When I have needed to bring more hands on deck to support my business in the past, I’ve often found myself stuck in analysis paralysis. It’s never simply the choice of who to bring on—it’s what type of engagement, and what standards and boundaries are going to define that relationship. Different types of hired help come with different risks, benefits, and liabilities. It’s crucial to nail this choice with thought and careful deliberation. Leaders who fail to recognize all of their options are inevitably left with burned bridges, a sour taste in their mouths, and loads of wasted time, money and energy that could have been funneled into new projects. When expanding your team, you have three basic options upon which to build a working relationship: a staff position, a freelance contract, or an internship. What’s it going to be? Full Time Internship or Freelance?
A freelancer is always going to be your only viable option if the project is finite and limited. Do you really need a bigger team, or do you need a professional with a niche skillset for a very specific project you need done? The pros of using freelancers is that little to no training (and therefore time or money) is needed to get them up and running other than acquainting them with your project and laying down the ground rules. (And do not, I repeat, DO NOT ever enter into an engagement with a freelancer without at least a simple contract or scope of work signed by both parties that lays out the expectations of the project beforehand. You do not ever want to find out that you are not on the same page when you are hundreds of dollars and dozens of hours deep into a railroaded project.)
Freelancers are often comfortable with remote working arrangements as well, expanding your candidate pool beyond your immediate area. If you spend the time to do your research and find someone who comes qualified and well recommended, you may also find that freelancers do better work in general, as the success of their business is at stake, rather than simply your own.
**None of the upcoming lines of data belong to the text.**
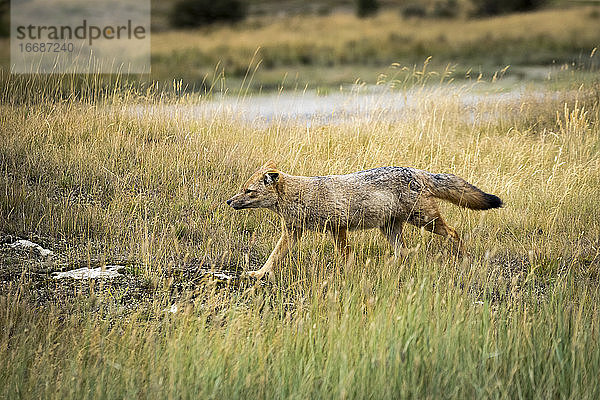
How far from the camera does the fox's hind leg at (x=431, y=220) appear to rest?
5.40 m

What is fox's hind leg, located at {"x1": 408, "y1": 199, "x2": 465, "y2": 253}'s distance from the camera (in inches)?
A: 213

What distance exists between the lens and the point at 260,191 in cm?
517

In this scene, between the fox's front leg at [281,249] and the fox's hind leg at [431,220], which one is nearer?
the fox's front leg at [281,249]

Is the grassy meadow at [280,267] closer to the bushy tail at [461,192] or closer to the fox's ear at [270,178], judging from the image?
the bushy tail at [461,192]

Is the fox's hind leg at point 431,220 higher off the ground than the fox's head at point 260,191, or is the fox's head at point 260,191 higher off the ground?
the fox's head at point 260,191

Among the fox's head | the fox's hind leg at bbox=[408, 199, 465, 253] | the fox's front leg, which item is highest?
the fox's head

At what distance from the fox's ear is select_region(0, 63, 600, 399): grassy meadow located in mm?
643

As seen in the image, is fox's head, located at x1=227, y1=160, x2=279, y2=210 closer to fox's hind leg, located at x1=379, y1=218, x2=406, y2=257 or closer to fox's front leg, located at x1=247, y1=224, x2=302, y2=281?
fox's front leg, located at x1=247, y1=224, x2=302, y2=281

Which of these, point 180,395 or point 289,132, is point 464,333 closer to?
point 180,395

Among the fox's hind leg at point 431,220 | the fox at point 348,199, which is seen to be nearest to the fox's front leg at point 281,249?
the fox at point 348,199

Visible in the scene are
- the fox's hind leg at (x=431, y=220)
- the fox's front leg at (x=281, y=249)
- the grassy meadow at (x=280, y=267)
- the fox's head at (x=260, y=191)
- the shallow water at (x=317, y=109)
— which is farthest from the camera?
the shallow water at (x=317, y=109)

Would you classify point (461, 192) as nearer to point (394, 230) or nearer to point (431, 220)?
point (431, 220)

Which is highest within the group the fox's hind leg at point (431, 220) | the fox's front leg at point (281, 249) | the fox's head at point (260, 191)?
the fox's head at point (260, 191)

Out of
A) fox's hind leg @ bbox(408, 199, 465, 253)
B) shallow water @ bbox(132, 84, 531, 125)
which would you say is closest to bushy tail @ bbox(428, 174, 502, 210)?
fox's hind leg @ bbox(408, 199, 465, 253)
And don’t think that freelancers are just moonlighting college kids, either: Forbes describes the typical freelancer as “…a Gen-Xer with at least 10 years of experience, commanding over $24 an hour, and 14% make over $100k a year.” Drawbacks for a freelance arrangement include a loss of control of how the work is done, and an inability to directly supervise. There is also no guarantee that your freelancer will be available from one project to the next without paying out the nose for a non-compete agreement, and when your freelancer leaves, the time and energy you’ve spent training them leaves with them.
Internships have changed a lot recently. The 2008 crash left many new grads fighting to compete for scarce jobs with a huge pool of newly unemployed experienced professionals. With the increasing desperation of new workers to gain any kind of professional experience to pad their resumes, many sleazy companies took the opportunity to create manipulative “internships” that offered little more than the expectation of free labor. To my constant chagrin, I see that the idea has stuck around like a grease stain, and many companies now seem to think that an intern is just a person they can get to do free or cheap labor.
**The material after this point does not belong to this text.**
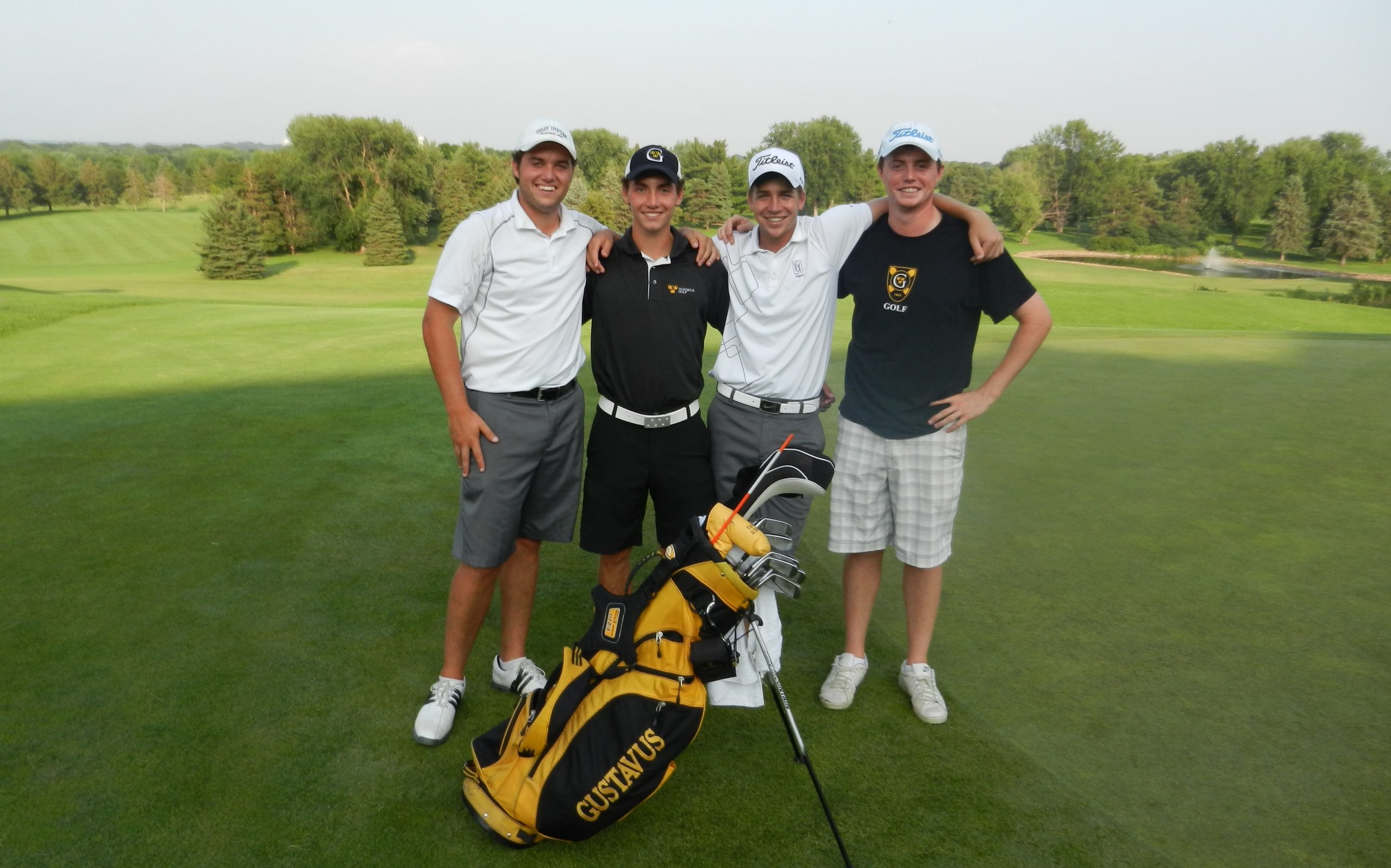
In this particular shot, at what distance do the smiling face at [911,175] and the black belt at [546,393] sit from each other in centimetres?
145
I once had a conversation with a small business owner who needed social media work done to promote his growing venue, but he had neither the skills to do it himself nor the budget to pay a professional. “I know!!” he told me with excitement, “I’ll turn it into an internship!” I diplomatically avoided pointing out that it is disingenuous, to say the least, to offer a supposed “internship” when what you really want is free labor. I did, however, point out that an intern wouldn’t have the skills he was looking for, but would expect to be trained to do what he couldn’t do himself in the first place. He also didn’t have the free time to set up any sort of accreditation with a potential intern’s school to ensure that the proper college credits and stipend opportunities were available to them. (It seemed that the idea of the intern receiving academic credit or a stipend or—any benefit whatsoever, really—had tragically not occurred to him.) Of course, it is absolutely possible to arrange a mutually beneficial internship.
The easiest option, and one I most highly recommend, is simply to pay your interns. An internship is a good option if the work you need done is simply time consuming or labor intensive. If you need to stuff 10,000 envelopes with flyers, it will be well worth both of your time to trade a few hours of mentorship and training to get it done by an intern. It’s also a good idea if you simply enjoy mentoring and have skills to share or need a solid piece of PR work that shows community involvement and stewardship of your industry. Hire an intern when you are willing to spend the time and energy imparting your skills and making connections that will help launch their career. If you really are just looking for someone to screen emails or fetch the coffee, then an assistantship (or a Virtual Assistant!) is a much better idea. Another huge benefit of training interns is that you can groom potential employees and observe them at work for a while before making any hiring decisions.
Hiring a full time employee is a full time commitment, and is more challenging as well as more rewarding. Your hiring decision will have an impact on your enjoyment of your own job on a daily basis for the foreseeable future, so I cannot stress enough that leaders should look at personalities as carefully as resumes. Hiring employees comes with increased tax liability and requirements as compared to a sole proprietorship or an LLC, but expanding your team is sometimes the final step in building something bigger than yourself that will outlast you, and that can support you and operate even when you’re not physically present. An employee will be buying in to your business and your success, and every employee is truly an investment. If you spend the time to carefully train and empower your employees to make independent decisions for the good of your business, you will be building a team that is greater and offers more value than the sum of its parts that will be reaping dividends for years to come.